TASK INSTRUCTIONS:
Reproduce every entry that follows word for word, but omit the images.
********************
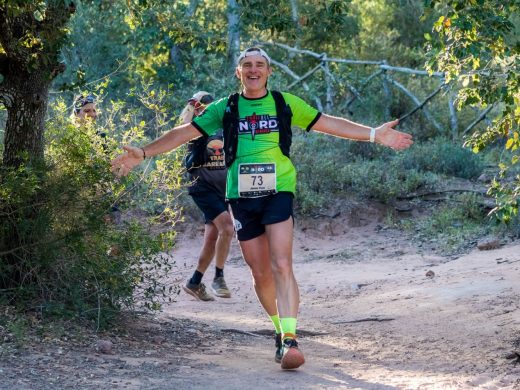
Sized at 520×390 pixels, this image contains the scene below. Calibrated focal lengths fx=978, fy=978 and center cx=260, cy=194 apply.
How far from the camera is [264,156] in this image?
6.28 meters

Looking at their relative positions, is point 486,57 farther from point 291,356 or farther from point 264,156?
point 291,356

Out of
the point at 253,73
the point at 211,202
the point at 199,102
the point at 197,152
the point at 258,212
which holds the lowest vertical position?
the point at 258,212

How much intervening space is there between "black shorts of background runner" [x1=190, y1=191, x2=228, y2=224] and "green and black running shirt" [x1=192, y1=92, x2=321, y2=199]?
9.10 feet

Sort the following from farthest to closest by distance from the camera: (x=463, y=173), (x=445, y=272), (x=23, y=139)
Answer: (x=463, y=173), (x=445, y=272), (x=23, y=139)

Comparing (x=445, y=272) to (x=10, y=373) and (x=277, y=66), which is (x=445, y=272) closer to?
(x=10, y=373)

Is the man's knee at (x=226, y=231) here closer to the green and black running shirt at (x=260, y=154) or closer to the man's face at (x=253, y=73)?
the green and black running shirt at (x=260, y=154)

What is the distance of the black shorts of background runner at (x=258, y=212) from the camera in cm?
628

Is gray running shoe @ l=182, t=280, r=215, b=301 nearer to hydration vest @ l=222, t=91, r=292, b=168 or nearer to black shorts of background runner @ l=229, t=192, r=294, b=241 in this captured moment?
********************
FULL SOLUTION:
Sized at 520×390 pixels, this image contains the scene below. Calibrated focal lengths fx=978, fy=978 and center cx=260, cy=194 apply.
How far from the camera is [264,156] in this image?
6.28 meters

Looking at their relative positions, is point 486,57 farther from point 291,356 or farther from point 264,156?
point 291,356

Out of
the point at 253,73
the point at 211,202
the point at 199,102
the point at 197,152
the point at 258,212
which holds the lowest vertical position?
the point at 258,212

How much intervening space is there between "black shorts of background runner" [x1=190, y1=191, x2=228, y2=224] and "green and black running shirt" [x1=192, y1=92, x2=321, y2=199]?
9.10 feet

Sort the following from farthest to closest by distance from the camera: (x=463, y=173), (x=445, y=272), (x=23, y=139)
Answer: (x=463, y=173), (x=445, y=272), (x=23, y=139)

Comparing (x=445, y=272) to (x=10, y=373) and (x=277, y=66), which is (x=445, y=272) closer to?
(x=10, y=373)

Is the man's knee at (x=226, y=231) here closer to the green and black running shirt at (x=260, y=154) or closer to the man's face at (x=253, y=73)?
the green and black running shirt at (x=260, y=154)

What is the distance of the black shorts of background runner at (x=258, y=212) from the camera in cm?
628

Is gray running shoe @ l=182, t=280, r=215, b=301 nearer to hydration vest @ l=222, t=91, r=292, b=168 or nearer to black shorts of background runner @ l=229, t=192, r=294, b=241 in this captured moment?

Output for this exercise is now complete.